Bien que les bénéfices monétaires ne soient pas toujours évidents et qu'il peut y avoir des pertes, les facteurs en lien avec l'épargne, la possibilité de réaliser des activités génératrices de revenus pendant les mois de stockage, et une plus grande autonomie leur permettant de ne pas dépendre des crédits usuriers et autres activités, ont également un poids énorme sur la valorisation finale de l'activité. Tout cela offre des avantages aux paysans et paysannes au-delà des bénéfices potentiels du stockage en termes de spéculation. Dans ce sens, il serait très intéressant de continuer à travailler pour étudier toutes ces questions et pouvoir valoriser les bénéfices du warrantage au-delà de cette analyse.

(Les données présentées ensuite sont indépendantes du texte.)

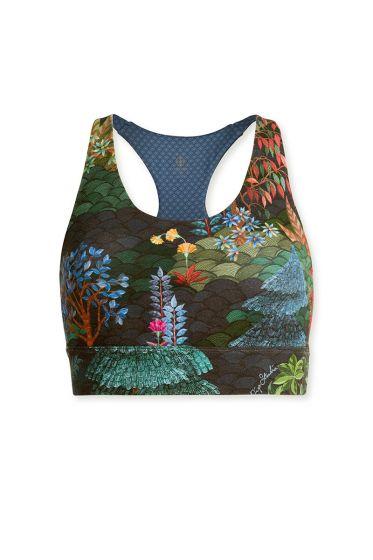 Sport-top-sports-bra-sleeveless-blue-pip-garden-pip-studio-xs-s-m-l-xl-xxl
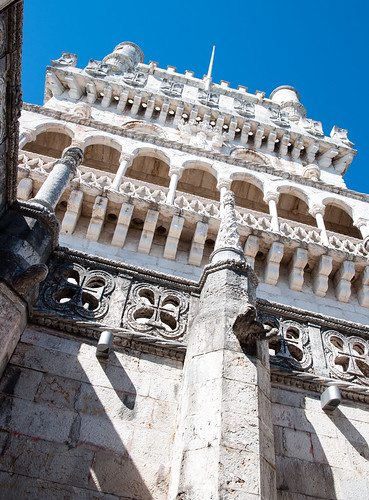 Torre de Belém | by JaviCarrasco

La dernière partie du rapport consiste en un chapitre de recommandations basées sur les vérifications faites dans le cadre de cette étude. Il est proposé aux organisations et aux paysans ne pas considérer le warrantage comme une activité spéculative mais comme un système d'accès au crédit, de planifier correctement les AGR, de garantir une bonne estimation des besoins alimentaires des familles pendant la période de stockage, de tenir compte de la logique de l'agriculture paysanne dans la planification des campagnes et d’améliorer leurs capacités de gestion et de négociation. Aux IMF, il est recommandé qu'elles assument la souscription à une assurance pour les produits stockés, qu'elles respectent les dates de visites aux entrepôts pour les contrôles de qualité, la remise du crédit dans les délais et dans de bonnes conditions en termes de sécurité, ainsi que l’assouplissement des conditions de crédit.
Enfin, au gouvernement nous recommandons de collaborer à la construction d’un plus grand nombre d'entrepôts et d'établir des liens entre les réserves locales et nationales.